Document text:
++++++

Sunday, March 28, 2010

Apology from Screen Writer of Battlefield Earth

Last month, Battlefield Earth was given the "award" for Worst Film of the Decade by the Razzies, and now J.D. Shapiro has written an open apology for the film in which he recounts how the film came about and his experience with scientology. An excerpt:
My script was very, VERY different than what ended up on the screen. My screenplay was darker, grittier and had a very compelling story with rich characters. What my screenplay didn't have was slow motion at every turn, Dutch tilts, campy dialogue, aliens in KISS boots, and everyone wearing Bob Marley wigs.

Shortly after that, John officially attached himself to the project. Then several A-list directors expressed interest in making the movie, MGM had a budget of $100 million, and life was grrrrreat! I got studio notes that were typical studio notes. Nothing too crazy. I incorporated the notes I felt worked, blew off the bad ones and did a polish. I sent it to the studio, thinking the next I'd hear is what director is attached.

Then I got another batch of notes. I thought it was a joke. They changed the entire tone. I knew these notes would kill the movie. The notes wanted me to lose key scenes, add ridiculous scenes, take out some of the key characters. I asked Mike where they came from. He said, "From us." But when I pressed him, he said, "From John's camp, but we agree with them."

I refused to incorporate the notes into the script and was fired.
Reading this makes me thinks that a movie about the making of Battlefield Earth could be hysterical.

Monday, March 22, 2010

The End of Cult Movies

Matthew Belinkie on has written this piece about the end of cult movies. Specifically, Belinkie writes about the way Generation X experienced cult movies: mostly through video stores and interpersonal networking. Today, with online streaming sites, a lot more films are available, but the effort to find them is a lost art. An excerpt:
I love movies, and I love having them at my fingertips. But something has been lost. Part of being a movie geek is priding yourself on seeing the obscure stuff that lesser geeks and mere mortals don’t bother with. This used to be challenging. Today, a movie can have cult status because only a small group of people like it… but not because only a small group of people have access. Finding the movies is never a challenge (finding the time to watch them is another story).

++++++

About this exercise: Carry the film blog posts further, picking up after their last sentence. The listing after the film blog posts is separate material.

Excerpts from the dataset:

++++++

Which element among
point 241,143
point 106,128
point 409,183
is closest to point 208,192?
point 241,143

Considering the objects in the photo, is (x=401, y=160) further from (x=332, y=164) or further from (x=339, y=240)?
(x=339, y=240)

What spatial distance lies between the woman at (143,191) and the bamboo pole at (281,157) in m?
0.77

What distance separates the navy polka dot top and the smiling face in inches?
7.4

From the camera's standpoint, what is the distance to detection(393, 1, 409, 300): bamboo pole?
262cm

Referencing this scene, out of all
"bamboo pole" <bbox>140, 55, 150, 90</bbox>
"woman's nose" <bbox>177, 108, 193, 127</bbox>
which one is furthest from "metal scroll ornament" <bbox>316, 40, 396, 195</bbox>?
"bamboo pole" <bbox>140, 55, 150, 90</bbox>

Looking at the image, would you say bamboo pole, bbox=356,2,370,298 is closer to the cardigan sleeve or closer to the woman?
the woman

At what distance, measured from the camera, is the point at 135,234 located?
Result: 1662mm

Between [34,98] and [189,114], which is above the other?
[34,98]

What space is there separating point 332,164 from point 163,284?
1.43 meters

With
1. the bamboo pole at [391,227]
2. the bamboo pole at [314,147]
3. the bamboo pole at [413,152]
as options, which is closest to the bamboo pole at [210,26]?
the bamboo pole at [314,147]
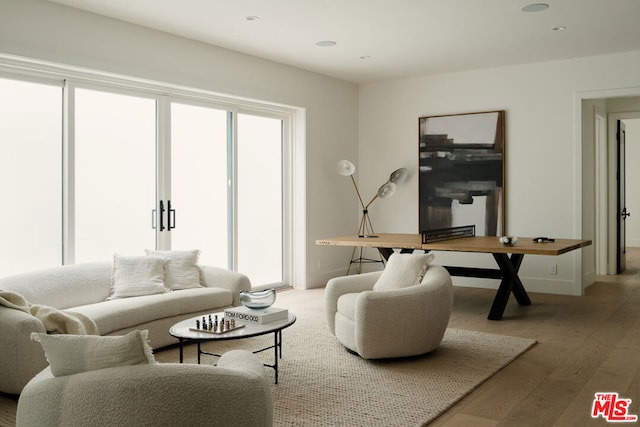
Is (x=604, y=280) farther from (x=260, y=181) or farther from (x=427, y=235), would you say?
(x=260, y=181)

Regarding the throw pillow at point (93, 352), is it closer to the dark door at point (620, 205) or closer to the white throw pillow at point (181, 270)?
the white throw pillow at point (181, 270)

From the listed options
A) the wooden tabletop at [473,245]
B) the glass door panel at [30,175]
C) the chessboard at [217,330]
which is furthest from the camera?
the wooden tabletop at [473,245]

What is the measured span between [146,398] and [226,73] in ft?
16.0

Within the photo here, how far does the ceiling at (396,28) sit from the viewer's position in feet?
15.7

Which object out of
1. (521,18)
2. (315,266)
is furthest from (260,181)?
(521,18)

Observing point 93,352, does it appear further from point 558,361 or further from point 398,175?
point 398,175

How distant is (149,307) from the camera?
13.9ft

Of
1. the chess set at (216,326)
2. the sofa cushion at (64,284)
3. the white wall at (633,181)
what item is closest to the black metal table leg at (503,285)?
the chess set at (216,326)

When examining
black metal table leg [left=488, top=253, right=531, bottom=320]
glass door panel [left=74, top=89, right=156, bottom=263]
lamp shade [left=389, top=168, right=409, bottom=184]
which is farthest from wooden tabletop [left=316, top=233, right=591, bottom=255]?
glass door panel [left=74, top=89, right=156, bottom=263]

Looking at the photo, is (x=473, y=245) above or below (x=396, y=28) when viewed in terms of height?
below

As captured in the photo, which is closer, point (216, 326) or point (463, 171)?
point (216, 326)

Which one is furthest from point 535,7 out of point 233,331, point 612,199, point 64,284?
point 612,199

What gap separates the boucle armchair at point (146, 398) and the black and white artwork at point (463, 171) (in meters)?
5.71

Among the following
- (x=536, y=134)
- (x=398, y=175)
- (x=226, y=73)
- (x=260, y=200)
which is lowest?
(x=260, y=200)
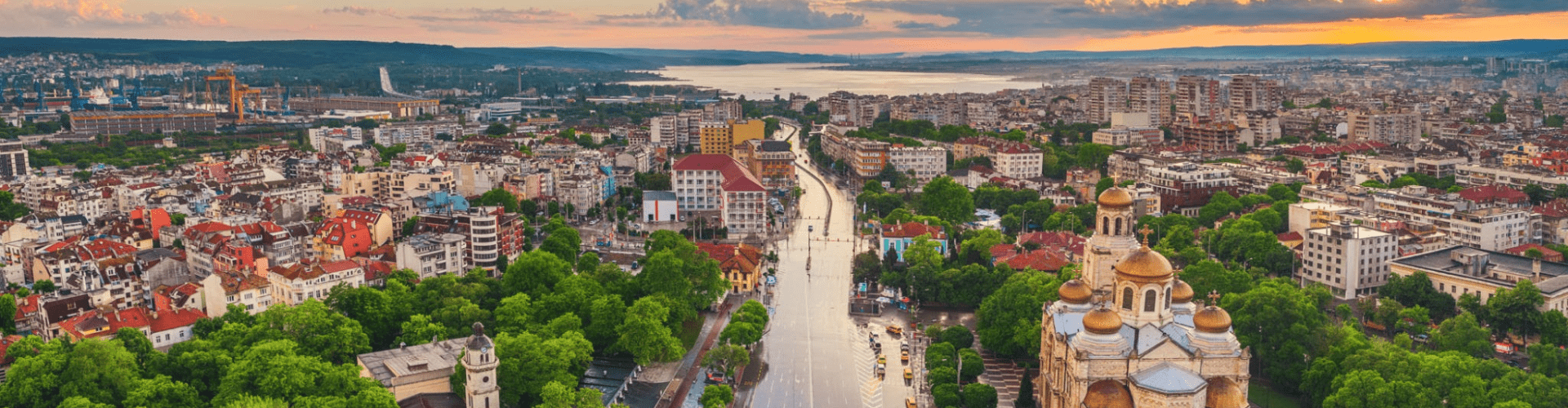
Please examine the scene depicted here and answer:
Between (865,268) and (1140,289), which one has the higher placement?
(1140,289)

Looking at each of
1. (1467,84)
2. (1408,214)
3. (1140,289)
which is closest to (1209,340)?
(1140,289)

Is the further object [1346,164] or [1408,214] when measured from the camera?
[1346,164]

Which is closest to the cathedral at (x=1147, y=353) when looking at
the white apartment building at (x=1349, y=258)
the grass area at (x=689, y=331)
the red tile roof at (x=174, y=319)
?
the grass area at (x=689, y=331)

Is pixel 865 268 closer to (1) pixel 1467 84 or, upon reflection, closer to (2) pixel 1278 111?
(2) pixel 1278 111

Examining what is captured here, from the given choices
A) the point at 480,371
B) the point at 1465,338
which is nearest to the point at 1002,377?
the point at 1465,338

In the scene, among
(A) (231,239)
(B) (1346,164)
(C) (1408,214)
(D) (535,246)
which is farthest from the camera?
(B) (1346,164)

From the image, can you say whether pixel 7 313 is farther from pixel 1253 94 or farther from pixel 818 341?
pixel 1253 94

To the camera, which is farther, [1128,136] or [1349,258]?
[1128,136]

++++++

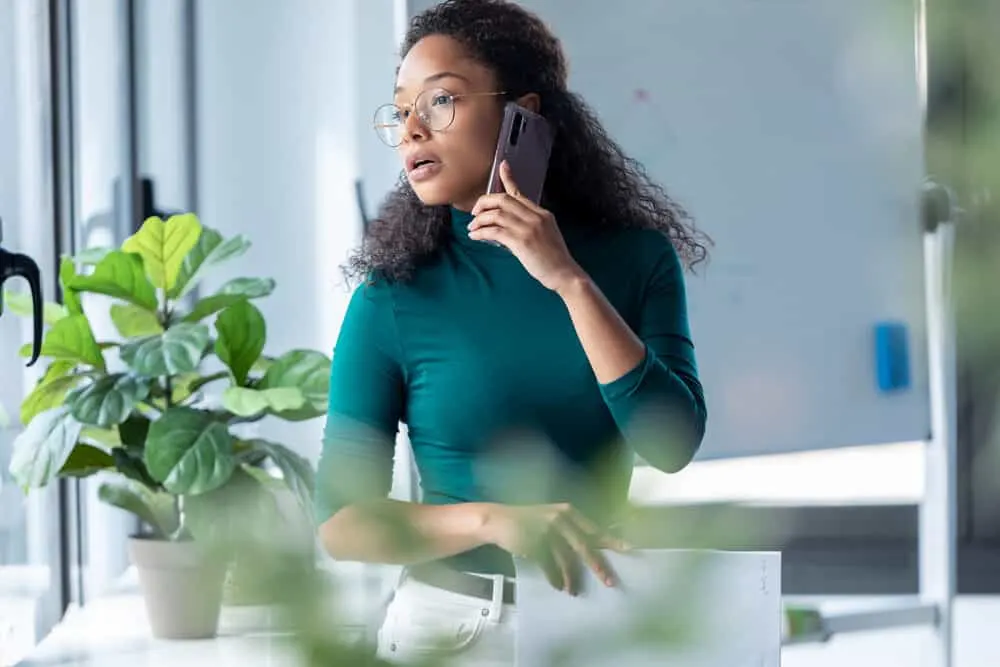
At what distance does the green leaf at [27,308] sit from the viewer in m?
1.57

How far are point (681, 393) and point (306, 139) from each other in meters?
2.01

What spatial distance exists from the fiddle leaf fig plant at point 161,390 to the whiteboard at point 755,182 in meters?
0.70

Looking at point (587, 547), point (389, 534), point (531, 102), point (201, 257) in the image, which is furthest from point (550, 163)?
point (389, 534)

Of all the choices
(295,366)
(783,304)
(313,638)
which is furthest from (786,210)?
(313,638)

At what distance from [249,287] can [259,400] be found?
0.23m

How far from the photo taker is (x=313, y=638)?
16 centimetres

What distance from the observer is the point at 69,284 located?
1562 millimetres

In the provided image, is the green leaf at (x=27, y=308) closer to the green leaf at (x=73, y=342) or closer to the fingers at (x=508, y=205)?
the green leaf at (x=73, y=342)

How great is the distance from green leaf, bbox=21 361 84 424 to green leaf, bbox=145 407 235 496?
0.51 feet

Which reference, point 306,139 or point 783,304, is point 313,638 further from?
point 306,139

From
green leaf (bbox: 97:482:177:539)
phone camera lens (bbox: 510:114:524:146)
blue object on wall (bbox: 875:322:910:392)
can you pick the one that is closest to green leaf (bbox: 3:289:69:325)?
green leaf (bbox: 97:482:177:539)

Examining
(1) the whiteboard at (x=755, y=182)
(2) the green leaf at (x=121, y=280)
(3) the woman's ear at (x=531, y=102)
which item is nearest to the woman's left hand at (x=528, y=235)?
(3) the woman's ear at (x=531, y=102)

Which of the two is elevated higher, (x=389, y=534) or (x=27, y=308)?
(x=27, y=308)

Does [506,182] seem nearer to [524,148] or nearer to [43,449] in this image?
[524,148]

++++++

Solved exercise:
But what I really miss is the sense of community. Back in the day, the best way to expand your movie-going horizons was to find friends with the same passion, and borrow, trade, and share each other’s collections. There’s even an episode of The Simpsons where Bart and Milhouse discover Comic Book Guy’s secret room of bootleg videotapes, and make serious money by charging admission to screenings. I have totally been to parties like that. The episode aired in 2001. Less than five years later, it was completely obsolete. Nowadays, Comic Book Guy’s random clips wouldn’t be on VHS tapes--they’d be all over YouTube. And the people of Springfield would watch them at home, alone.
There is some irony in this. In the early 1980s, when home video first appeared, cinema owners and some theater-goers bemoaned the end of the midnight movie and the drive-in. And while there are still a few drive-ins and midnight screenings that survive on nostalgia and curiousity, it is unlikely that the same kinds of copy-and-swap networks will continue, at least not in person.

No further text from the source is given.